Leila begins feeling ill. When Elliot takes her for a romantic picnic, Leila, who is still ill, appears uninterested, prompting Elliot to believe she has lost interest in their relationship. After a confrontation, Leila tells Elliot she thinks she may be pregnant. Elliot runs off, worrying he would be a bad father like his own. He tries to avoid Leila, who claims to have taken a pregnancy test. Elliot returns and she reveals she is in fact pregnant. Elliot then runs out again. Leila tracks him down and tells him she never took the test and wanted to see how Elliot would react. With a strain already on their relationship, Leila takes a test and discovers she is not pregnant, to the relief of the pair. Leila contacts Elliot's father Gareth, however Kris Fisher tells her that Elliot does not want anything to do with his father. Leila then gets Elliot and Kris to take some of her art to a gallery, in order for her to tell Gareth to leave when he arrives. Gareth turns up just as Elliot prepares to leave for the gallery, however he assumes Gareth is a delivery man. Finally the truth comes out and Elliot is angry at Leila for interfering. Leila grows suspicious of Gareth, whose relationship with Elliot has grown. She discovers Elliot's half brother Maynard is in fact the same age as Elliot and not fourteen as Gareth had said.

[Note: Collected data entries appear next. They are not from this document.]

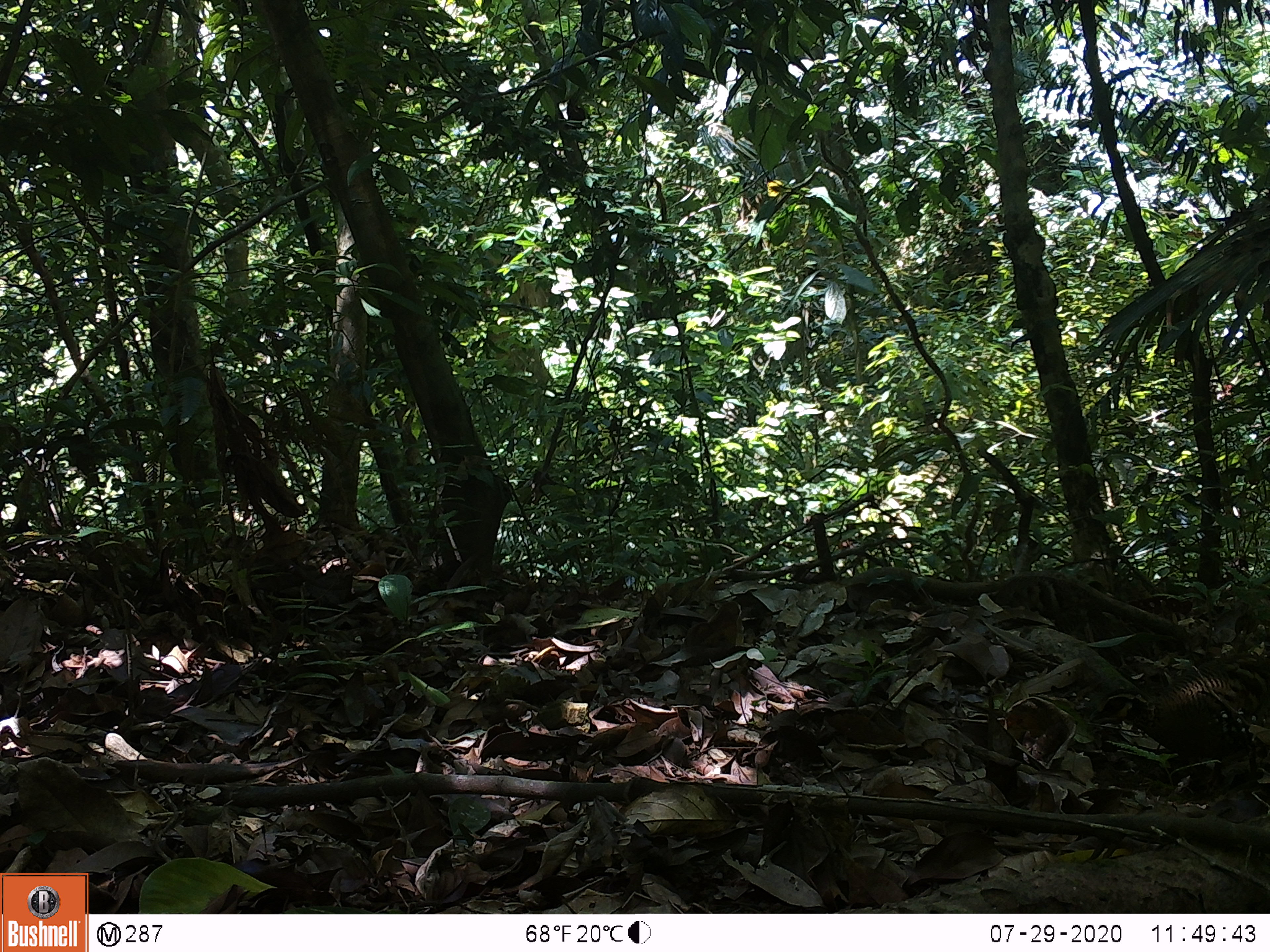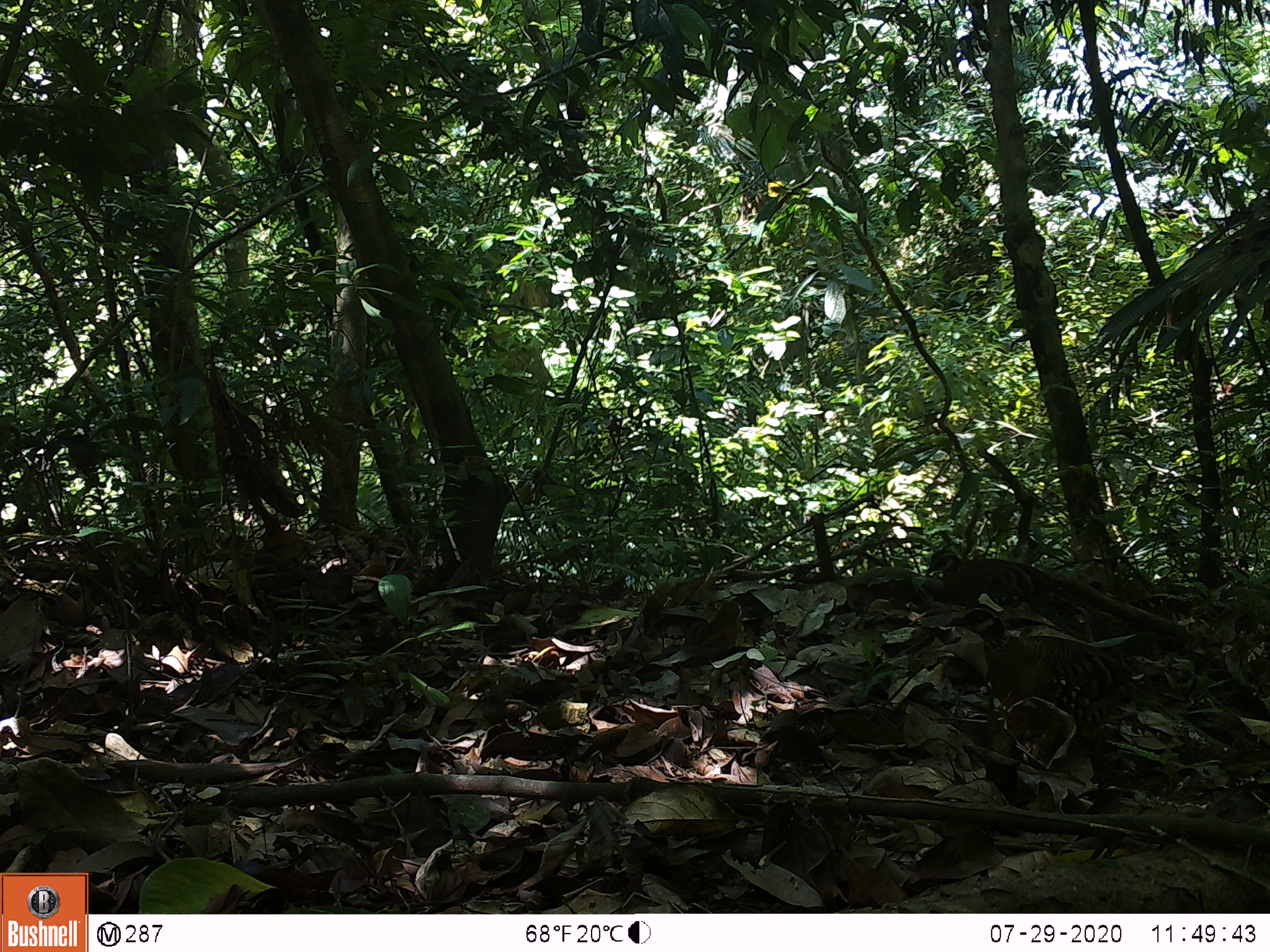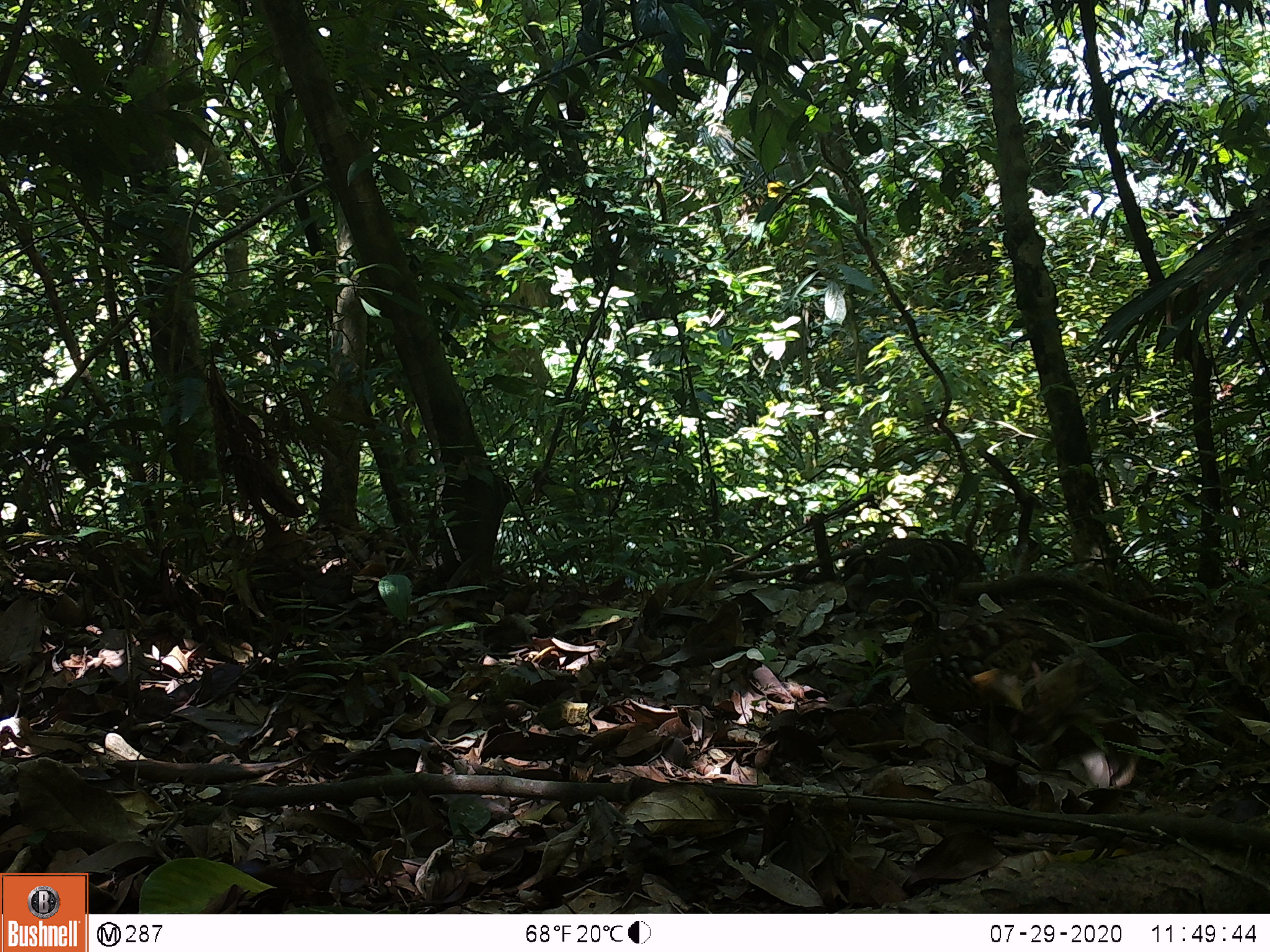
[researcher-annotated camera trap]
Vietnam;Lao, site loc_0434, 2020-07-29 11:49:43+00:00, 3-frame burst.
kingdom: Animalia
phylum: Chordata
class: Aves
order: Galliformes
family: Phasianidae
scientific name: Phasianidae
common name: partridge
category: unidentified partridge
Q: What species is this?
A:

Realising Gareth is lying to Elliot and had obviously cheated on Elliot's mother Bonnie, Leila calls her. After Gareth leaves, Elliot rejects Leila.

Leila, Bel, Loretta, Kris and Anita discover Ravi is involved in an illegal fight, which could cause his aneurysm to rupture. Angry Ravi taunts Ash, who then punches him. Ravi falls into a coma and Leila blames Ash, who tries to apologise. Ash tells Anita that she is adopted and manipulates her into keeping quiet. When Anita tells Gov she knows, Leila is shocked that her family lied to her and Anita. The Roys then disown Ash. Leila tells Gilly that Ash had hidden food in Hannah Ashworth's room to make it look like her eating disorder had returned, Ash then leaves Hollyoaks. Leila ends her relationship with Elliot and has a one-night stand with Archie Carpenter, who later asks her out but she declines. When Bel and Gov move away to Middlesbrough, Leila, Ravi and Anita move into a smaller flat, previously occupied by the Cunningham family. Leila begins to worry Anita has an eating disorder after a confrontation from Hannah. However, Anita is pretending for attention. Leila overhears Anita and Theresa McQueen talking, and believes Anita has lost her virginity. Anita then pretends she has, due to Leila treating her more like an adult. When Anita collapses due to taking MDMA, Leila and Ravi believe Dave Colburn spiked her drink. However, Anita admits she took it herself to impress him.

Leila creates a sculpture as part of an exhibition. During an interview for a job with artist Jack Welsh, she is told the job is in Paris. Not knowing whether to take the opportunity, Leila confides in Elliot, and the pair grow close again, much to the dislike of his girlfriend Sheila Buxton. Anita accidentally smashes Leila's sculpture during a party, possibly ruining her chance for the job. However, Anita and Ravi Roy reconstruct her sculpture and she is then offered the job. Initially she is reluctant because of her feelings for Elliot, however he persuades her to move on, and she decides to leave. After a tearful farewell with Ravi and Anita, Leila leaves.